*WHAT NEEDS TO BE DONE:*
Repeat the material in full. Keep every line exactly as it is.

*DATA SHOWN:*
+---+

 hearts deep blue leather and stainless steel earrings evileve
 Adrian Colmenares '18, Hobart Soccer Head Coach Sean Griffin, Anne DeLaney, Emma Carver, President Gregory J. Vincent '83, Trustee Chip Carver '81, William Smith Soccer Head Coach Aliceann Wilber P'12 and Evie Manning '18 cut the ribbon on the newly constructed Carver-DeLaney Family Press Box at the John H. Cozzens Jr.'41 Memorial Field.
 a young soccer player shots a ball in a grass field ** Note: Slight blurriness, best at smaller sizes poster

+---+

*OUTPUT OF THE TASK:*
 hearts deep blue leather and stainless steel earrings evileve
 Adrian Colmenares '18, Hobart Soccer Head Coach Sean Griffin, Anne DeLaney, Emma Carver, President Gregory J. Vincent '83, Trustee Chip Carver '81, William Smith Soccer Head Coach Aliceann Wilber P'12 and Evie Manning '18 cut the ribbon on the newly constructed Carver-DeLaney Family Press Box at the John H. Cozzens Jr.'41 Memorial Field.
 a young soccer player shots a ball in a grass field ** Note: Slight blurriness, best at smaller sizes poster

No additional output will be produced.